TO BE DONE
Reproduce each of the records below word for word, leaving nothing out and changing nothing.

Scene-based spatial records
----

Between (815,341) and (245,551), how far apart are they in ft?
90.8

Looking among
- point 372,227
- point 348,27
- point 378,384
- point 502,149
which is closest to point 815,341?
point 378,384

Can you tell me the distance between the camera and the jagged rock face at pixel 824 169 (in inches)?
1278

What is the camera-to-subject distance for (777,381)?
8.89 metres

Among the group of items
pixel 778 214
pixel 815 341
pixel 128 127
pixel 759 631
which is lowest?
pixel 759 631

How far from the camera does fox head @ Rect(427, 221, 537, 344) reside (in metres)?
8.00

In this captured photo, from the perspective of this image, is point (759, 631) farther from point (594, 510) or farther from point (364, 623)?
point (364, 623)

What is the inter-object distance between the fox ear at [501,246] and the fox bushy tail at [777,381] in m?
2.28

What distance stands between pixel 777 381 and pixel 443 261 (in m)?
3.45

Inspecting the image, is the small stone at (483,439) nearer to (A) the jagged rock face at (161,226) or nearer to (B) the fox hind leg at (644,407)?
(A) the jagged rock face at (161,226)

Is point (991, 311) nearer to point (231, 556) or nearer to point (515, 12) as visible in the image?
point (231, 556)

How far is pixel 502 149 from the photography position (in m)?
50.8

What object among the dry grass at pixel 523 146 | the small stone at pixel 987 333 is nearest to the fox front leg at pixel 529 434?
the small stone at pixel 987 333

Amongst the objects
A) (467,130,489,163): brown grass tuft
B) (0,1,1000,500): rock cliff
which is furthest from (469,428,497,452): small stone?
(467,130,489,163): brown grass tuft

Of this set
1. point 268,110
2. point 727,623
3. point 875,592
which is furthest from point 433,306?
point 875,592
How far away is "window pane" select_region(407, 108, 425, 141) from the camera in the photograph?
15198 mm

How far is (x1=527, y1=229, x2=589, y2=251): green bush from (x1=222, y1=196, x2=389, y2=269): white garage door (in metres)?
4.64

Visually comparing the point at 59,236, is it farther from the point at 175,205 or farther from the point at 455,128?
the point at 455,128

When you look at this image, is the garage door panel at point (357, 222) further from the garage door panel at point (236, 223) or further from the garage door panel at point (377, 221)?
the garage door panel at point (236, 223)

----

SOLUTION BELOW
Between (815,341) and (245,551), how far apart are they in ft?
90.8

Looking among
- point 372,227
- point 348,27
- point 378,384
- point 502,149
which is closest to point 815,341?
point 378,384

Can you tell me the distance between the camera and the jagged rock face at pixel 824 169 (in inches)?
1278

What is the camera-to-subject distance for (777,381)?
8.89 metres

Among the group of items
pixel 778 214
pixel 815 341
pixel 128 127
pixel 759 631
which is lowest?
pixel 759 631

How far from the camera does fox head @ Rect(427, 221, 537, 344) reside (in metres)?
8.00

In this captured photo, from the perspective of this image, is point (759, 631) farther from point (594, 510) or farther from point (364, 623)?
point (364, 623)

What is the inter-object distance between the fox ear at [501,246] and the fox bushy tail at [777,381] in m?
2.28

What distance stands between pixel 777 381 and pixel 443 261 (in m)?
3.45

Inspecting the image, is the small stone at (483,439) nearer to (A) the jagged rock face at (161,226) or nearer to (B) the fox hind leg at (644,407)?
(A) the jagged rock face at (161,226)

Is point (991, 311) nearer to point (231, 556) or nearer to point (515, 12) as visible in the image?
point (231, 556)

How far is pixel 502 149 from the photography position (in m)?
50.8

What object among the dry grass at pixel 523 146 | the small stone at pixel 987 333 is nearest to the fox front leg at pixel 529 434?
the small stone at pixel 987 333

Amongst the objects
A) (467,130,489,163): brown grass tuft
B) (0,1,1000,500): rock cliff
which is furthest from (469,428,497,452): small stone?
(467,130,489,163): brown grass tuft

Of this set
1. point 268,110
2. point 727,623
3. point 875,592
which is furthest from point 433,306?
point 875,592
How far away is "window pane" select_region(407, 108, 425, 141) from the camera in the photograph?
15198 mm

How far is (x1=527, y1=229, x2=589, y2=251): green bush from (x1=222, y1=196, x2=389, y2=269): white garage door (in metres)?
4.64

Visually comparing the point at 59,236, is it farther from the point at 175,205 or farther from the point at 455,128?
the point at 455,128

When you look at this image, is the garage door panel at point (357, 222) further from the garage door panel at point (236, 223) or further from the garage door panel at point (377, 221)?
the garage door panel at point (236, 223)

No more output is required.